Set task =
Rewrite the lines from the one containing "From the given set" through the one containing "2261 centimetres", replacing "audience crowd" with "spectator crowd" and leaving everything else unchanged.
begin Material shown
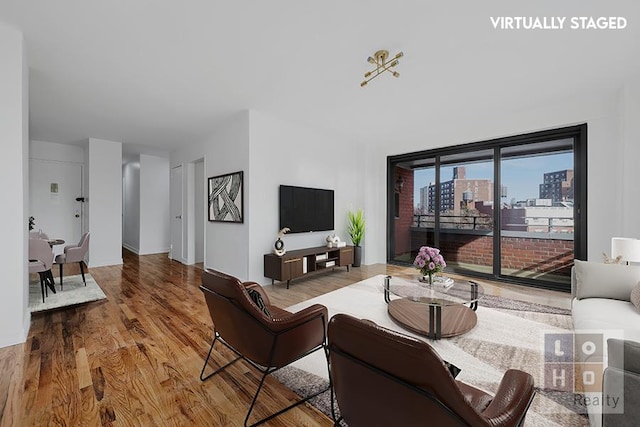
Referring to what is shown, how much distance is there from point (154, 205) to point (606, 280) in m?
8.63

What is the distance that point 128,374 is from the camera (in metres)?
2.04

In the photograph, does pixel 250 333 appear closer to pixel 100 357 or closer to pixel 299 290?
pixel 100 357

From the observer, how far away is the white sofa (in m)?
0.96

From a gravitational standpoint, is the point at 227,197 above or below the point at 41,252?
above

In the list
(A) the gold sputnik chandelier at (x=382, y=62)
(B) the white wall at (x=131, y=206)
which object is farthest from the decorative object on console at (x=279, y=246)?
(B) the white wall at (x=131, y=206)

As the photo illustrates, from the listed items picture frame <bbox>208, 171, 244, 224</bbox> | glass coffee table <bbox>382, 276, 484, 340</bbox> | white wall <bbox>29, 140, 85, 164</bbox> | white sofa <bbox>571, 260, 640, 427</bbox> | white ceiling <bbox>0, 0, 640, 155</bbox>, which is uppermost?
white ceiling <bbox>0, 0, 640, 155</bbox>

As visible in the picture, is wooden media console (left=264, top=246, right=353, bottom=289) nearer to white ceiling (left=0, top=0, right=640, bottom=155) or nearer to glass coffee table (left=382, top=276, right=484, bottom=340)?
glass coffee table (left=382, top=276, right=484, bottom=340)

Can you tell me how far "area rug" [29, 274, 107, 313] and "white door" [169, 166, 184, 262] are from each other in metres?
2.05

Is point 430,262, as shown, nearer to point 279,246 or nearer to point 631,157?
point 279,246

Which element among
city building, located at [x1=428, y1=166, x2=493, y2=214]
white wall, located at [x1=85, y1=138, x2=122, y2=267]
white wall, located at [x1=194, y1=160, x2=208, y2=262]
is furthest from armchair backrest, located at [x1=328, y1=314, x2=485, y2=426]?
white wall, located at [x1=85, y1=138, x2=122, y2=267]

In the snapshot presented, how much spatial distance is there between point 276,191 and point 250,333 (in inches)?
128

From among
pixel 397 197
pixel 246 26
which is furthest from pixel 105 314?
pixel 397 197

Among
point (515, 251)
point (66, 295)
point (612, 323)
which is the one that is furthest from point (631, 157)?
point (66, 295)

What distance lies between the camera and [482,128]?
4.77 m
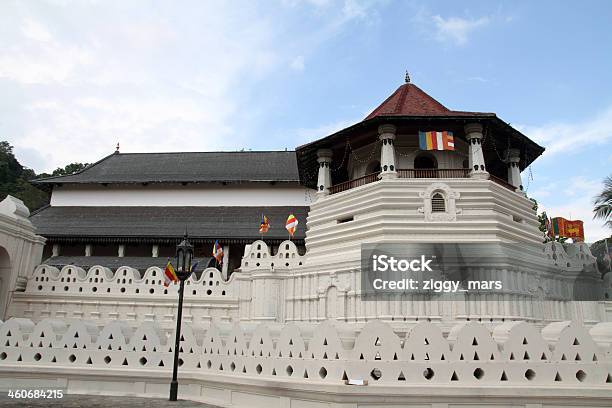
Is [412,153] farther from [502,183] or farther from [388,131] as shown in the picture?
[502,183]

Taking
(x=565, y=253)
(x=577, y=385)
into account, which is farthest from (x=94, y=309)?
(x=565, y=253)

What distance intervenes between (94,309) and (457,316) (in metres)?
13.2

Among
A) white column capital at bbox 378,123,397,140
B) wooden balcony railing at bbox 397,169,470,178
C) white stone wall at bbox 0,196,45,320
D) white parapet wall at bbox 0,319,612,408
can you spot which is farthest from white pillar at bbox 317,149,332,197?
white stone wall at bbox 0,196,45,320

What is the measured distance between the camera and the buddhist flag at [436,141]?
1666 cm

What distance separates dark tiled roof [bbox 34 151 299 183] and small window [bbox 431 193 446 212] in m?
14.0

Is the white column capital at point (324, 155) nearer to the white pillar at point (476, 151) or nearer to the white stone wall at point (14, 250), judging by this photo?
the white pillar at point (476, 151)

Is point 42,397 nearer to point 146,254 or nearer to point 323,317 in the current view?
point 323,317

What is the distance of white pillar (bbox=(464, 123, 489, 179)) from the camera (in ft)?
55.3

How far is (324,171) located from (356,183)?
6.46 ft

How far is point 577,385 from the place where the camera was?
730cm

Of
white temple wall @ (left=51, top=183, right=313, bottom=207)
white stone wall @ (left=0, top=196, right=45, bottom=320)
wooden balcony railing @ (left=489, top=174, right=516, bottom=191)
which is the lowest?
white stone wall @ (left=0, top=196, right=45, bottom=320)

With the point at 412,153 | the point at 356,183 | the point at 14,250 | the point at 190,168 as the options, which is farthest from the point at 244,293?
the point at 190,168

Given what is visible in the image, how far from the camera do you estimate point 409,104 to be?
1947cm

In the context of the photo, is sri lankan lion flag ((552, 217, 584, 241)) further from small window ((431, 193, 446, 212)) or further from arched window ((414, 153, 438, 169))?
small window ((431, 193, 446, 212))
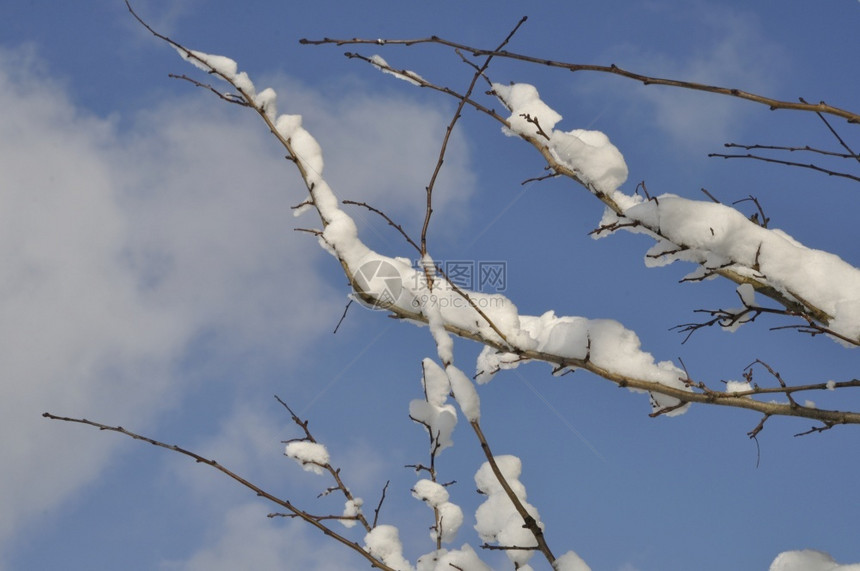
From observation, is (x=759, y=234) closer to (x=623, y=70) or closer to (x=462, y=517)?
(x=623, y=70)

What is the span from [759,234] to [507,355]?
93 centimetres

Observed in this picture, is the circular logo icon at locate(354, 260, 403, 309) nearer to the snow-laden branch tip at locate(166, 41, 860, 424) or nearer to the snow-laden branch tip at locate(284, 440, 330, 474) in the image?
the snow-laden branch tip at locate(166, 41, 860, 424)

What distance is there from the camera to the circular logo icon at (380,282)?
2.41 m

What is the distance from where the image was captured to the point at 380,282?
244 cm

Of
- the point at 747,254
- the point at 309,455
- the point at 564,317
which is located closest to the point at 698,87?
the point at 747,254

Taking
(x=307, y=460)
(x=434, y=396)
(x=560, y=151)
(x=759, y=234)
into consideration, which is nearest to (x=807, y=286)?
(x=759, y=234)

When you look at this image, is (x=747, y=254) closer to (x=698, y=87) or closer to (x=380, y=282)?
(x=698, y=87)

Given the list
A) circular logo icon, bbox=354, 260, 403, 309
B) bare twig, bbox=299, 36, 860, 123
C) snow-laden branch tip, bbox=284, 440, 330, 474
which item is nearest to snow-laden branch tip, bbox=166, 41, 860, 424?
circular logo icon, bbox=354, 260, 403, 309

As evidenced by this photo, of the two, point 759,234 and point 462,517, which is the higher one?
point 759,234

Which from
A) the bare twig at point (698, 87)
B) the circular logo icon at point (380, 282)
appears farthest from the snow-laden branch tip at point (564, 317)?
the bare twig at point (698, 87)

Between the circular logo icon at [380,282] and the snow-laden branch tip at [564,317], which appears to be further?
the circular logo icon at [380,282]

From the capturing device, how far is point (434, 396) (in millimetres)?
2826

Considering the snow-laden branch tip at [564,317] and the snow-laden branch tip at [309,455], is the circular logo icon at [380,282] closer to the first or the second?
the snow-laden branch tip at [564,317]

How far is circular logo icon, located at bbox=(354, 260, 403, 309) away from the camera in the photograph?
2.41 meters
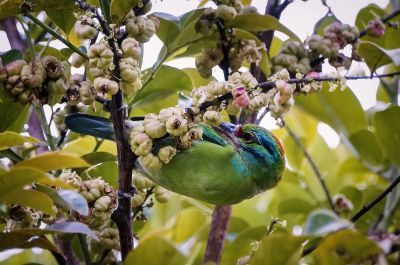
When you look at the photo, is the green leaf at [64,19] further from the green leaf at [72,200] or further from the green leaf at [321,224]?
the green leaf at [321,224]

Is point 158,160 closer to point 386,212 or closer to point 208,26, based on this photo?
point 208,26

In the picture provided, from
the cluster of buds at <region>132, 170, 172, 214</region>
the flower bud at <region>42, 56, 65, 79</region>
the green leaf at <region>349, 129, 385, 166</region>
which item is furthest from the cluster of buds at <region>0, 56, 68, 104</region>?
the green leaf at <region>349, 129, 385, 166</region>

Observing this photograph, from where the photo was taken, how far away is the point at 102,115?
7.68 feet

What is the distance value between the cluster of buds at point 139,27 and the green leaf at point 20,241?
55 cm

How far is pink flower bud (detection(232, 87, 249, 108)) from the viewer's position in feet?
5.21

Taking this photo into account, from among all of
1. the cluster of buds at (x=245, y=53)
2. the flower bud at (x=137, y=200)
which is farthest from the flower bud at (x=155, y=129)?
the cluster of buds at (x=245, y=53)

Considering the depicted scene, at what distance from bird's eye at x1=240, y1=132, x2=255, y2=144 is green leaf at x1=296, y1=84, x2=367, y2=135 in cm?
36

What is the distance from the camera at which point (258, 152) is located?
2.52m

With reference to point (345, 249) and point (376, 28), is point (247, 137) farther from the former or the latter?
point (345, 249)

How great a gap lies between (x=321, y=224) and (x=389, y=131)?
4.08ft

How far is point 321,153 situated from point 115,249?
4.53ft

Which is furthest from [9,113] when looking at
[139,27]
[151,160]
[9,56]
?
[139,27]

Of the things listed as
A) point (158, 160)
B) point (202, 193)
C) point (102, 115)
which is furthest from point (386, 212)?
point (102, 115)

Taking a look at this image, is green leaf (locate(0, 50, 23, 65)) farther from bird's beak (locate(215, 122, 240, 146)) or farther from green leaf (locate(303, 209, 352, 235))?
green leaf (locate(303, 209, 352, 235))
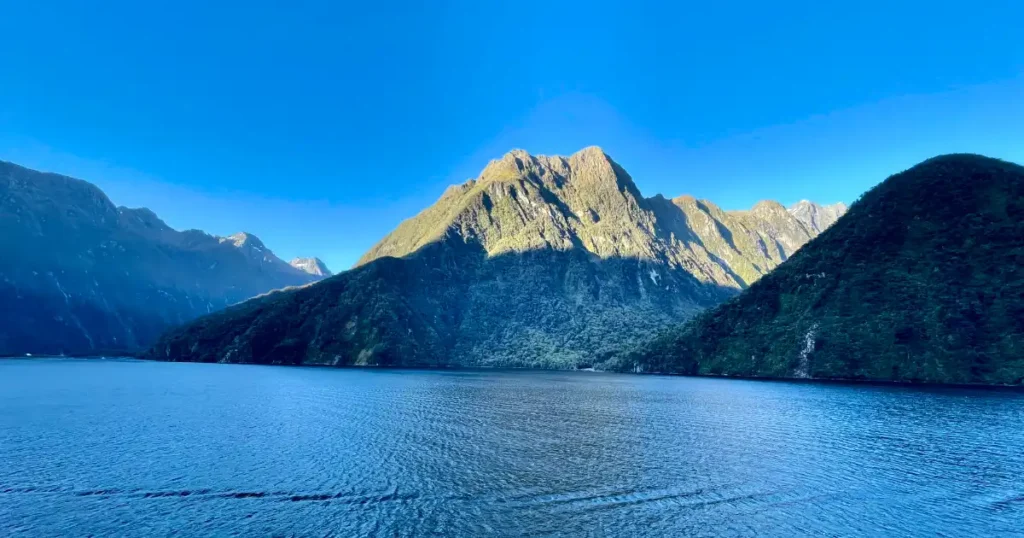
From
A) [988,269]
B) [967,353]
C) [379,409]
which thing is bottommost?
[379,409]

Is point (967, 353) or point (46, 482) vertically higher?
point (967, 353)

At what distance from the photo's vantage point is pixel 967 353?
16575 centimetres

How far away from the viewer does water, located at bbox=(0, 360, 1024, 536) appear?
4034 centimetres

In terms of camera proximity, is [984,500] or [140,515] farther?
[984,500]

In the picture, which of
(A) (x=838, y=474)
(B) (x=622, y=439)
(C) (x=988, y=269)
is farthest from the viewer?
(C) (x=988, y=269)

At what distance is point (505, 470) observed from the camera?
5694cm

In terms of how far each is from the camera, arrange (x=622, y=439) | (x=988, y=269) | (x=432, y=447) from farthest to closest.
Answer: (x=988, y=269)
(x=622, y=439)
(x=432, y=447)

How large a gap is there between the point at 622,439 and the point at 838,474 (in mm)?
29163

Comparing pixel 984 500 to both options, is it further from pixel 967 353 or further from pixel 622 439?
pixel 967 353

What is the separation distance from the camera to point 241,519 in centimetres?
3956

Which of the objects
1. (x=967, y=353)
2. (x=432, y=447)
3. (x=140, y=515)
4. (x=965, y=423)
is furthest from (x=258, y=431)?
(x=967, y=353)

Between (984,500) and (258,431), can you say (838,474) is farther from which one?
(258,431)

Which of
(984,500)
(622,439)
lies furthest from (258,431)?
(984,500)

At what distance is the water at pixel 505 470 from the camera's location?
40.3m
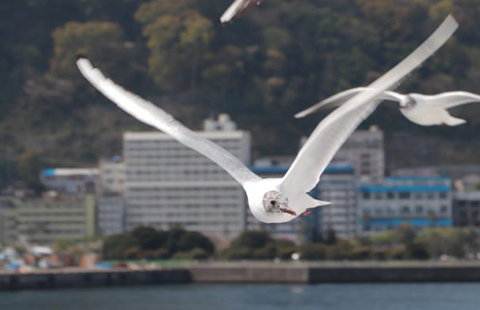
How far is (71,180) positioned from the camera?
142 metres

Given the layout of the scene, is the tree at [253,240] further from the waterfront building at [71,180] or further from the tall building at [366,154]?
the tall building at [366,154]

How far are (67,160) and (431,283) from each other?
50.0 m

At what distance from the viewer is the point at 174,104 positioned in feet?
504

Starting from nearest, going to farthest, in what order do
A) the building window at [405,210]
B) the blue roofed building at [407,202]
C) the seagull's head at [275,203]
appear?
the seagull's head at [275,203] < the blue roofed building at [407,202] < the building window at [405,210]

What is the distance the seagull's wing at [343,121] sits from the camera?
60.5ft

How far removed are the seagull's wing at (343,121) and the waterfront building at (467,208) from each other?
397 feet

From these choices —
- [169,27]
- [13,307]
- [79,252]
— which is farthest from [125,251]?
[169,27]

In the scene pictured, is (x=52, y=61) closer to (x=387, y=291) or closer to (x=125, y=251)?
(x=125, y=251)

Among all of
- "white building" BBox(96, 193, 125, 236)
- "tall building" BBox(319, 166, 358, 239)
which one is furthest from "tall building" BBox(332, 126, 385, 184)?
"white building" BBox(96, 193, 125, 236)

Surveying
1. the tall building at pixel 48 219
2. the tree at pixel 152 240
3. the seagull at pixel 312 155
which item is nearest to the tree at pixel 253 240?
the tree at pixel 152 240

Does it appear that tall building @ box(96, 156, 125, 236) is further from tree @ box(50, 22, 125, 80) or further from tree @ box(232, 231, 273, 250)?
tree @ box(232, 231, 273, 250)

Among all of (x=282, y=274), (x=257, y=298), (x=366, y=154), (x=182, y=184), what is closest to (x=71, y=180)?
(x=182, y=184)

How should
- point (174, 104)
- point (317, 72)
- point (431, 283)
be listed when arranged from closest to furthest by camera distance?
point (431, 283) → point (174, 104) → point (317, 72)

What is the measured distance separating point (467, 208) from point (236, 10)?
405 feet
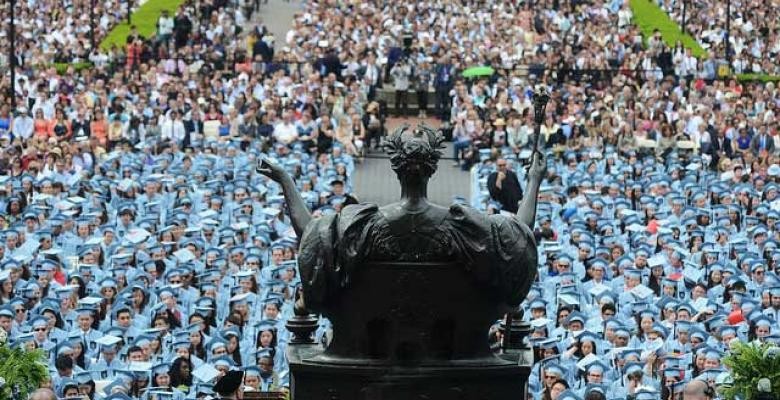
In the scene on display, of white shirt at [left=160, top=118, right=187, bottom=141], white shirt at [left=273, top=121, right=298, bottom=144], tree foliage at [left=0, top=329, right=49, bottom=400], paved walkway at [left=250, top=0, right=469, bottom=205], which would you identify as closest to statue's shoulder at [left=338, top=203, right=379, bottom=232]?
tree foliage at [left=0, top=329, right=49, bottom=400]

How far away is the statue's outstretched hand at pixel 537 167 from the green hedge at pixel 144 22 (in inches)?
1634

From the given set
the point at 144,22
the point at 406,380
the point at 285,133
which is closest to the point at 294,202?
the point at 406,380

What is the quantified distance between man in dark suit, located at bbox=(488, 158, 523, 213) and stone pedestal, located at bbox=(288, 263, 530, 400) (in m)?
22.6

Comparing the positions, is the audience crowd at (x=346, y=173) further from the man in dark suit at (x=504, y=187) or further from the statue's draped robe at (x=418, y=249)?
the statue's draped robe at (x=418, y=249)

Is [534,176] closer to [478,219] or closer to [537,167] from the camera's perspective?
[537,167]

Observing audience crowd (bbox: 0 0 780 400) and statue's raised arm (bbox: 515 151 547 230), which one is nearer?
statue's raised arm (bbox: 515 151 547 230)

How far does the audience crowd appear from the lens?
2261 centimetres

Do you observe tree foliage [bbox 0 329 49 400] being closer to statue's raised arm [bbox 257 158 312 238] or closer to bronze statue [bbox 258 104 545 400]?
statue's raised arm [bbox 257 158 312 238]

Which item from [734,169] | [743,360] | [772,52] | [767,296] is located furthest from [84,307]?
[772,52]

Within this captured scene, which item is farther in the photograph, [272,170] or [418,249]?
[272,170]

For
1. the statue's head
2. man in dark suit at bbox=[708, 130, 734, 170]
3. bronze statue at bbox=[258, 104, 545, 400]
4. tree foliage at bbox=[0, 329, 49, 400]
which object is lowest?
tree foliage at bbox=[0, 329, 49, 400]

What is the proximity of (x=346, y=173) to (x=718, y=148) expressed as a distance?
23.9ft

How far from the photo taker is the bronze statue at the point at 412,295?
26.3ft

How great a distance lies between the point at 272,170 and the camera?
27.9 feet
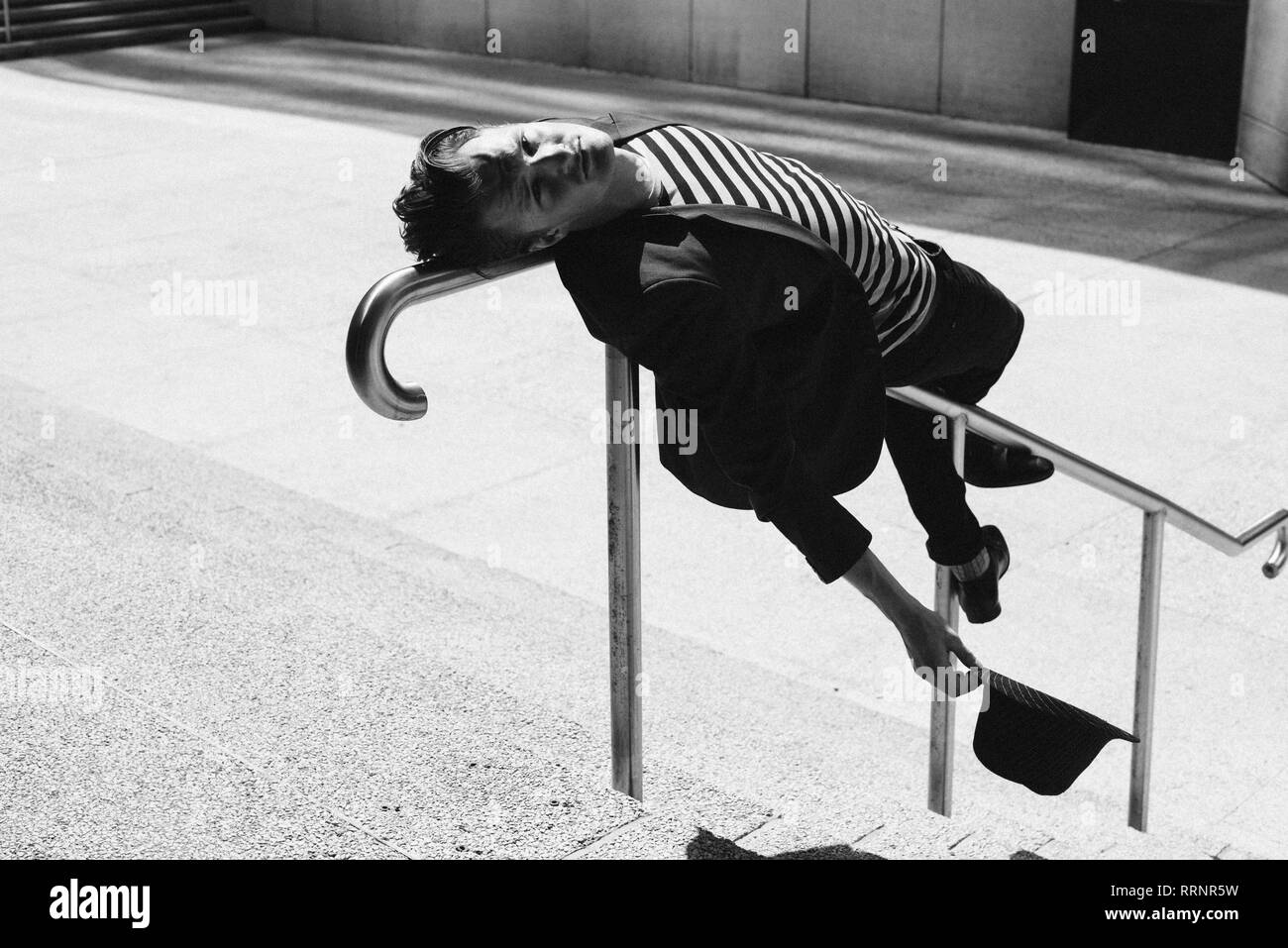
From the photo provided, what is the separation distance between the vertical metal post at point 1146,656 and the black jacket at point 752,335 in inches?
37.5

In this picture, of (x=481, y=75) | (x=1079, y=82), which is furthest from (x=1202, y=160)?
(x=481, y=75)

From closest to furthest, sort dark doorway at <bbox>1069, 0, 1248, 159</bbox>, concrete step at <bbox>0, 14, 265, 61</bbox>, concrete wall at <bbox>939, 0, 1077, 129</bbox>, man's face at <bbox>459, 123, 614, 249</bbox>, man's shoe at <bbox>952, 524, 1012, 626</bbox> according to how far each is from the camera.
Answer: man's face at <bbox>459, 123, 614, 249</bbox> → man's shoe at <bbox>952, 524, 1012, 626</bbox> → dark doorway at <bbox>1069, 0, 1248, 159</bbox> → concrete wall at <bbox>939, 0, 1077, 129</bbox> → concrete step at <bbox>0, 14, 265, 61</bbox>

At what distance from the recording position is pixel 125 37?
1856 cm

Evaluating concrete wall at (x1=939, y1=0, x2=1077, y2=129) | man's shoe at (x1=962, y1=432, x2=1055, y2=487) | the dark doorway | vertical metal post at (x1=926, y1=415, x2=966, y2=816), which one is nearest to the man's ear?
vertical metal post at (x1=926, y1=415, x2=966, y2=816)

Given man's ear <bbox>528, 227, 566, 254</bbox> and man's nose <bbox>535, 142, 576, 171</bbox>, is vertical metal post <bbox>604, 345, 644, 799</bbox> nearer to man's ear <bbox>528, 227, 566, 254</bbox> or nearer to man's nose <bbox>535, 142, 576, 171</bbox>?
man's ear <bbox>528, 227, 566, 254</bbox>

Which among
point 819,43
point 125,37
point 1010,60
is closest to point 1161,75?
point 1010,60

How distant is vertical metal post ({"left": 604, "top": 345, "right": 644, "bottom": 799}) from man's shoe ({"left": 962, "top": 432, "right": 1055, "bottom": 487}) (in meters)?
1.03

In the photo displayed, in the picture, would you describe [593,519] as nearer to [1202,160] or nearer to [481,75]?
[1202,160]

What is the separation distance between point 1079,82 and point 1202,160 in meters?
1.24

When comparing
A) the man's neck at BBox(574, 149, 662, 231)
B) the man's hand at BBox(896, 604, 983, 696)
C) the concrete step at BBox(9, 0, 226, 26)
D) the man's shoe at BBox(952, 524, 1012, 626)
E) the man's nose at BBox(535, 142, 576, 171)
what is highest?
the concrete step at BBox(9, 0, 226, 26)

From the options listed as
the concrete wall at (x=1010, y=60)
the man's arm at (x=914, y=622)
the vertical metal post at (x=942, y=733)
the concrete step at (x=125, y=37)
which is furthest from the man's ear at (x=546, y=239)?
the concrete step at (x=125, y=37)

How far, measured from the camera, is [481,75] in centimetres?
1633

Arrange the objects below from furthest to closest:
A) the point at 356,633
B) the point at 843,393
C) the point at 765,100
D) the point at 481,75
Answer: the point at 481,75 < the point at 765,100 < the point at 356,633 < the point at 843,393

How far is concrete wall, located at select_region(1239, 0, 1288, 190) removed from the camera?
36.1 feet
end Material shown
Response for this exercise =
From the given set
the point at 144,22
the point at 406,380
the point at 285,133
which is closest to the point at 294,202?
the point at 406,380

What is the quantified distance between man in dark suit, located at bbox=(488, 158, 523, 213) and stone pedestal, located at bbox=(288, 263, 530, 400) (in m)?
22.6

Comparing the positions, is the spectator crowd at (x=346, y=173) further from the man in dark suit at (x=504, y=187) or further from the statue's draped robe at (x=418, y=249)?
the statue's draped robe at (x=418, y=249)

Is [534,176] closer to [478,219] or closer to [537,167] from the camera's perspective?
[537,167]

Observing spectator crowd (bbox: 0 0 780 400) and statue's raised arm (bbox: 515 151 547 230), which one is nearer?
statue's raised arm (bbox: 515 151 547 230)

How far does the spectator crowd appear from the lens?
2261 centimetres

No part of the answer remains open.